After much debate in the Division of Trading and Markets and in response to multiple calls asking for how transaction fees affect best execution, the SEC has announced a proposed rule, 610T, under Regulation NMS to conduct a transaction fee pilot for NMS stocks to study the effects that transaction-based fees and rebates, and changes to those fees and rebates, may have on order routing behavior, execution quality, and market quality.
The vote to approve the pilot program was unanimous.
This access fee pilot program, which was first floated back in mid-2016 by SEC anointed market experts, requires all public exchanges to test capping fees lower than their current levels across different buckets of stocks. This would reduce the amount any exchange would be able to pay out as a rebate. One of the pilot buckets wouldnt allow the payment of rebates at all.
In test group 1 shares, rebates and linked pricing will be prohibited.

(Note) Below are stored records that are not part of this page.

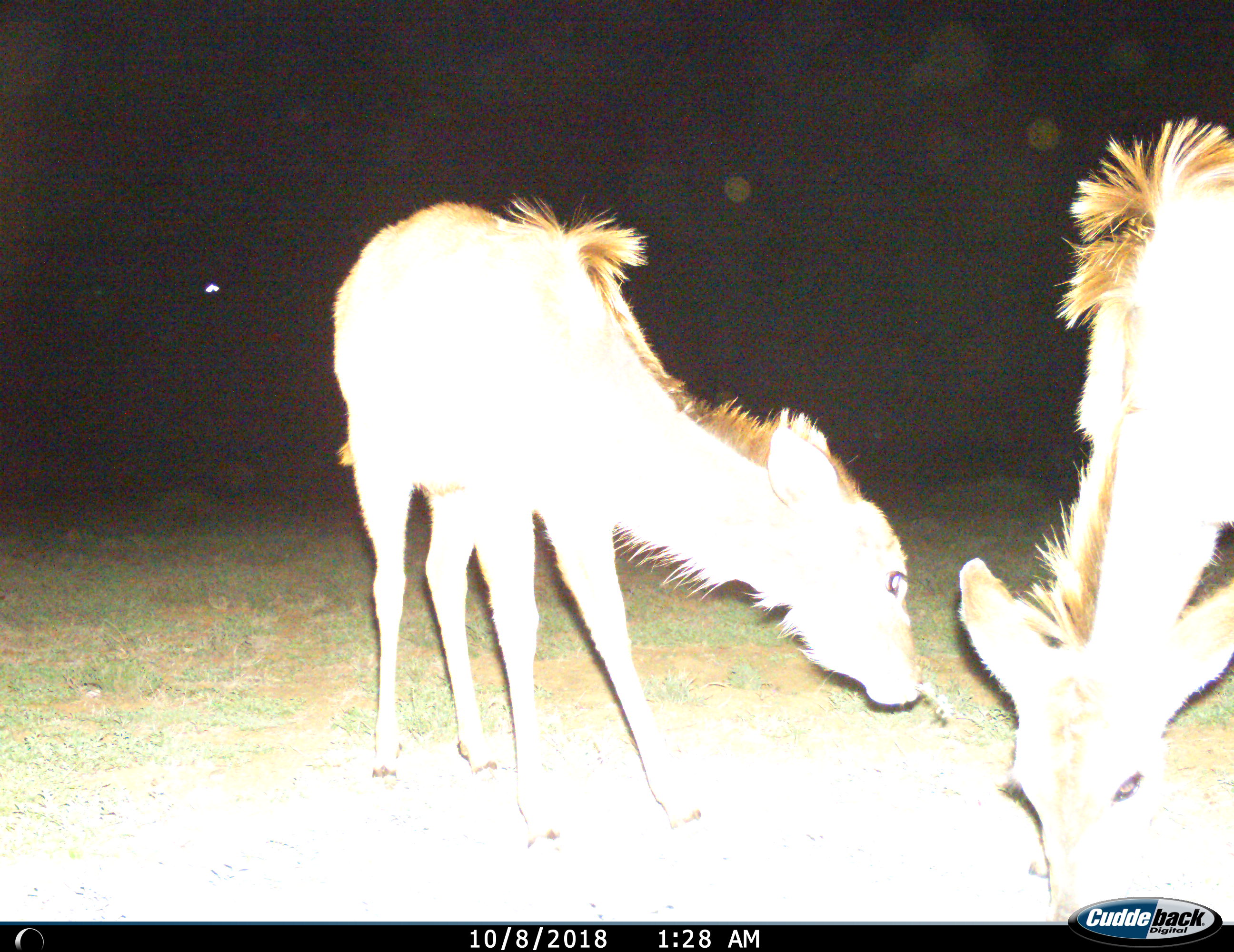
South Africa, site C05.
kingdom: Animalia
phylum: Chordata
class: Mammalia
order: Artiodactyla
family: Bovidae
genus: Tragelaphus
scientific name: Tragelaphus strepsiceros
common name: greater kudu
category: kudu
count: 2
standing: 75%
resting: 0%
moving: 0%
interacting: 0%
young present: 62%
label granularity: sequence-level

In test groups 2 and 3 caps of $0.0015 and $0.0005 for removing or providing displayed liquidity will be imposed.
The pilot would apply to all NMS stocks of any market capitalization and would include all equities exchanges, including taker-maker exchanges.The pilot would last for up to two years with an automatic sunset at one year.
The transaction-fee pilot should give the Commission significantly more robust data than we have now to assess how fees and rebates affect order routing, execution quality, and market depth, SEC Commissioner Robert Jackson said in a published statement.
More details are to follow, according to the SEC.
Bill Harts, veteran market structure commentator observed that the SEC fee pilot “seems” to exempt dark trading from the fee caps and rebates.
“This should help markets that don’t have much lit liquidity and ATSs, but could harm price discovery,” Harts said in a Tweet.